Prosthetic heart valves, heart-assist devices, oxygenators, dialyzers and other biomedical devices that repair, replace or support various organ systems of the human body are in wide clinical use. These devices are responsible for saving, extending, and enhancing the lives of patients with otherwise hopeless medical conditions. The safety and efficacy of these blood-contacting biomedical devices strongly depends on the extent to which they damage blood. Unfortunately, in many cases these devices cause dangerous complications triggered by non-physiological factors within the blood flow.

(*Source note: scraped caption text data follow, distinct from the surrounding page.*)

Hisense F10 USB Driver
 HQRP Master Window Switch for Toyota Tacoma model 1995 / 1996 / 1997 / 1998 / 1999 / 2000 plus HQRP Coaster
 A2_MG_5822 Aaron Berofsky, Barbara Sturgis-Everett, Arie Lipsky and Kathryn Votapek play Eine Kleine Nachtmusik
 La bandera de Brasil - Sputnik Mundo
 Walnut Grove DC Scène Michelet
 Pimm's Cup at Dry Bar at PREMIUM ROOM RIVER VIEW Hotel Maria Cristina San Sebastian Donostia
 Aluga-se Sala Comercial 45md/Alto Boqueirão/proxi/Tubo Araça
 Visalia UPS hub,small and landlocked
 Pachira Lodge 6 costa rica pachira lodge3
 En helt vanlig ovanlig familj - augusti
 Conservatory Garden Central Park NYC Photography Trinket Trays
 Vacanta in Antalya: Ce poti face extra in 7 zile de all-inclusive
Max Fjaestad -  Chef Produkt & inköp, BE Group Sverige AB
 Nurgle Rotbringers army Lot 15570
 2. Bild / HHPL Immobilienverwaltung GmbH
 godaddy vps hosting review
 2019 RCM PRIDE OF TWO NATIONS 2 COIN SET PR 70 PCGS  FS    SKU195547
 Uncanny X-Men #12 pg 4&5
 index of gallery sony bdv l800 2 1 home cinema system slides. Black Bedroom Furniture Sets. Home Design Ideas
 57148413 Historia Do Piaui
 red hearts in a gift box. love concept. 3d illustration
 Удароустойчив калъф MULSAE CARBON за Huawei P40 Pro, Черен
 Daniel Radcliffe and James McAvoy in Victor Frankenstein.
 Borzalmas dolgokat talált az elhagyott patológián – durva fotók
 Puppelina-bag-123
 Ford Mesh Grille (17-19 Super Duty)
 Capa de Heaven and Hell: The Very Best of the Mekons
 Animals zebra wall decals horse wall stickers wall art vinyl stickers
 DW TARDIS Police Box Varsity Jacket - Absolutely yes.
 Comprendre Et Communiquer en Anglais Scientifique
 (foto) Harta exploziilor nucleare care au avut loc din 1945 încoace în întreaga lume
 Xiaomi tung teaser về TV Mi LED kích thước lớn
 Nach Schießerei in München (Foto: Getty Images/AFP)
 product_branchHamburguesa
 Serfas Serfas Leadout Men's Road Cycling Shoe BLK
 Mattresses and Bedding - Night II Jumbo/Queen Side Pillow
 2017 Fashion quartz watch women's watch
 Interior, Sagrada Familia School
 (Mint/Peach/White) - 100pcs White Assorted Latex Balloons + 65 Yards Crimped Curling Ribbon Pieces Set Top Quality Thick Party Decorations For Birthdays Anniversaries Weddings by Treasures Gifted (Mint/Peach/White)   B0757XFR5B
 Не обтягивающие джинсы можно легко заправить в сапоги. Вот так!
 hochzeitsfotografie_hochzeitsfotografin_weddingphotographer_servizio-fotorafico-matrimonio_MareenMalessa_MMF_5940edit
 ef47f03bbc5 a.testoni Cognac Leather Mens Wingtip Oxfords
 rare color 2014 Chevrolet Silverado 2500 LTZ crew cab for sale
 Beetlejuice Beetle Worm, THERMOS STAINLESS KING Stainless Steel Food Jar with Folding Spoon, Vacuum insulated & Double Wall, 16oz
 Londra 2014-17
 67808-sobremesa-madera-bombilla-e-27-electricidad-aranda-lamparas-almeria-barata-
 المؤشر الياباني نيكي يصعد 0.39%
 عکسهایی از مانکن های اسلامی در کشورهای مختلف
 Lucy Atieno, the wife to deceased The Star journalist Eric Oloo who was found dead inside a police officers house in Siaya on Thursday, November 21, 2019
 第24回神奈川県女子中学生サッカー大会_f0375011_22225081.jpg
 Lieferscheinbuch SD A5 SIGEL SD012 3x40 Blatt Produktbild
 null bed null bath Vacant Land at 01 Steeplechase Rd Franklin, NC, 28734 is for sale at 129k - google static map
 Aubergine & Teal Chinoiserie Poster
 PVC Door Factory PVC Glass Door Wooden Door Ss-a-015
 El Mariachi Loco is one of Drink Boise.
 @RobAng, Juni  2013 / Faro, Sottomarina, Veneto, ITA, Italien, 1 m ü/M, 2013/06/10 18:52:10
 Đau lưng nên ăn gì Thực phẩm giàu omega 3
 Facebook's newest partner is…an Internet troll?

The precise mechanisms of blood damage in blood-contacting devices are heterogeneous and are not well understood in spite of numerous investigations of blood trauma conducted over several decades by investigators worldwide. This body of research has revealed that blood trauma is related to non-physiological flow conditions such as elevated shear forces, turbulence, cavitation, prolonged contact and collision between blood cells and foreign surfaces. These factors may induce a variety of damage mechanisms: overstretching or fragmentation of a subpopulation of erythrocytes causing free hemoglobin to be released into plasma (i.e., hemolysis); activation or dysfunction of platelets and leukocytes; increased concentrations of inflammatory mediators; complement activation; and sub-lethal blood trauma such as alterations in mechanical properties of erythrocytes as manifested by an increase in RBC aggregation and decrease in their deformability (see Figure 1). This latter sublethal RBC mechanical damage causes a shortening of RBC life span, a decrease in density of functioning capillaries and area of contact surface of RBC with capillary walls, and may lead to anemia, tissue hypoxia and other complications. Even moderate hemolysis, which is not an immediate threat to renal function, is an important warning sign of other potential blood cell damage such as platelet activation, white blood cell (WBC) dysfunction, and other serious complications such as scavenging of nitric oxide [1], damage to glycocalyx and endothelial cells, and impairment of the vascular smooth muscle tone [2]. Although damage to platelets and WBC is an extremely important topic, this chapter concentrates on the mechanical trauma to RBC and related changes in rheological properties of whole blood. In summary, in vitro experimental studies and clinical experience with artificial organs presented in this chapter substantiate the assertion that mechanical stress substantially impairs the mechanical properties of RBC and adversely affects whole blood rheology, and that this impairment may contribute to various medical complications in dialysis, prosthetic heart valve and circulation-assist device recipients.